** BEGIN Text **

3 messages · dgallego, PIKAL Petr, Ivan Calandra

#
Dear list,

I would generate a loop: 


	a<-c(1:98)
	for (i in a ) 
{ 
cbind(vor.tile[[i]]$x, vor.tile[[i]]$y)->p
rbind(p,c(p[1,]))->p.c
Polygon(p.c)->pc.p
Polygons(list(pc.p),sprintf("p%s",i))->pc.ps

sprintf("pc.ps%s",i)<-pc.ps
}

I need to obtain 98 pc.ps objects (like: pc.ps1, pc.ps2....pc.ps98) but I
d'ont use sprintf for it.

How can made it?

many tanks in advance
#
Hi

It is really a nice example. You managed to break probably all rules 
specified in posting guide

No reproducible example
No structure of data
No explain what you really want
No effort on your side even to look to docs.

You maybe want some object of type list. 
obj <- vector(98, mode="list"

** END Text **
** BEGIN Information shown **

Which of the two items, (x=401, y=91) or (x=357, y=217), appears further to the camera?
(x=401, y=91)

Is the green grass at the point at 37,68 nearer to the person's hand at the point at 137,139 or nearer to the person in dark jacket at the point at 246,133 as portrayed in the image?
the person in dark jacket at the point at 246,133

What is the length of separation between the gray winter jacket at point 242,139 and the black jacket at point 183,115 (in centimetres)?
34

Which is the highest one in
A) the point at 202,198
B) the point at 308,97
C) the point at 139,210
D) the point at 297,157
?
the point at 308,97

** END Information shown **
** BEGIN Information shown **

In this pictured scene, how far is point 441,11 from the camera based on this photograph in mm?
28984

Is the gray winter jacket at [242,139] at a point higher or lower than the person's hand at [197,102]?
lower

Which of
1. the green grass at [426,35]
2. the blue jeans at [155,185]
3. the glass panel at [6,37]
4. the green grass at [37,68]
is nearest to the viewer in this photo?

** END Information shown **

Using the mailing-list thread, explain in one to three sentences why the reply says the first message broke the rules of the posting guide.

The reply says the first message broke the posting guide because it gave no reproducible example and did not show the structure of the data. It also did not explain what the poster really wanted, and it showed no effort to consult the documentation.